Not a classical Greek-style work in any way, this statue depicts a small, naked, rotund man sitting on top of a turtle from whose mouth water flows into a small basin.
This is Morgante, a court dwarf who was a favorite of Cosimo I de'Medici in the 16th century.
Born with dwarfism, he was given to the royal court by his parents in the hope his life would be better.
Cosimo asked for the sculpture to be created as Morgante was getting older, with the turtle representing the emblem of the Duchy of Florence.
There is something oddly fascinating about the statue and with it being tucked away, not many people get to see it.
Visiting the Vasari Corridor Florence is straightforward with the new process, but there are some key things to keep in mind when planning your trip.
You have to purchase a combo ticket with the Uffizi Galleries, there is no way to just see the corridor.
When you book your ticket, you will choose a specific entrance time which is for entry to the Vasari Corridor.
According to the official website (and the ticket) you can go inside the Uffizi up to 2 hours before this time, but when I visited recently I was a little early and the staff still let me inside.
This was in January when Florence is at its quietest so I suspect they will be more strict with the Uffizi entrance time when the crowds start to grow.
Reduced and free admission tickets are available for certain category of visitors, and you can add on the Vasari Corridor to the 5-day Passe Partout combination ticket which includes entrance to the Pitti Palace and Boboli Gardens.
If you don't have a ticket that includes the wider access, at the end of the Vasari Corridor visit you will be escorted out to the main courtyard of the Pitti Palace.
When booking you will need to add the specific names of every member of your group for each ticket.

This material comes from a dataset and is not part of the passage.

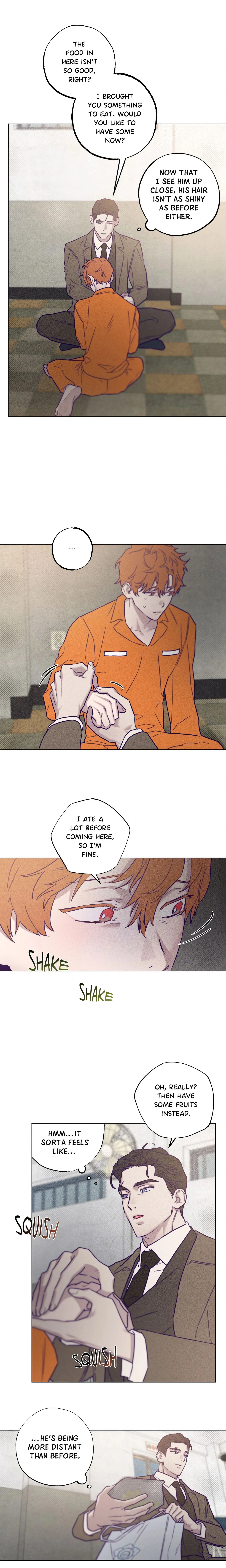 Prison Breakfast (Uncensored) chapter 34 page 3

The tickets are non-refundable and non-transferable so don't book them before you are certain of your timings and participants.

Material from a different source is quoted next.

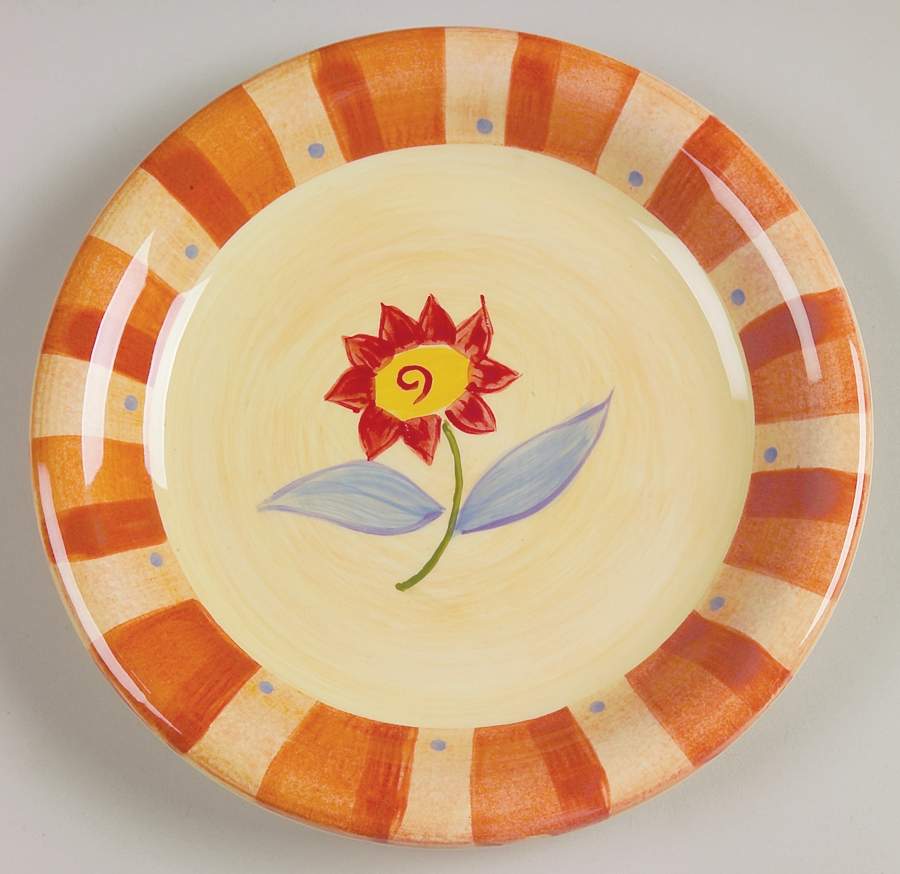 Napoli (Stoneware) Bread & Butter/Dessert Plate by Pfaltzgraff-1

When you go inside the Uffizi, everyone is directed up to the second floor to start their visit.
The entrance to the Vasari Corridor is on the first floor so at a minimum you will need to walk around most of the second floor before reaching the stairs and elevators to go down a floor.
This means you will see some of the most special and interesting pieces of art in the Uffizi, and I recommend giving yourself the full 2 hours so you aren't rushing!
The Vasari Corridor entrance is clearly marked, and there are bathrooms nearby.
There is a small waiting area, you will need to be there about 10 minutes before to allow the staff to check the names and times before entering the corridor.
They do a roll call and check IDs for each ticket, not just the lead booker, so make sure you have this with you.
If you miss your time slot then you will not be allowed to access the corridor later.
I saw a couple try to get into my group but their tickets were for an hour earlier so they were refused.
The visit starts at the Uffizi and ends at the Pitti Palace, so if you have dropped anything at the Uffizi Gallery cloakroom you will have to walk back there to collect it.
I strongly recommend not bringing large bags or umbrellas that have to be checked in general, but especially for the Vasari Corridor experience.
It's not a long walk back but why fight through the crowds at the Uffizi to get your bags when you could visit the Boboli Gardens and Palazzo Pitti, or wander through the Santo Spirito neighborhood at your leisure!
The Vasari Corridor is accessibility-friendly, with wheelchair access and courtesy wheelchairs and walkers available for people with limited mobility.
The Vasari Corridor should absolutely be on your Florence itinerary.
Being able to walk across the Ponte Vecchio and see the city of Florence from a totally different perspective is a really fun and interesting thing to do so don't miss out, book today!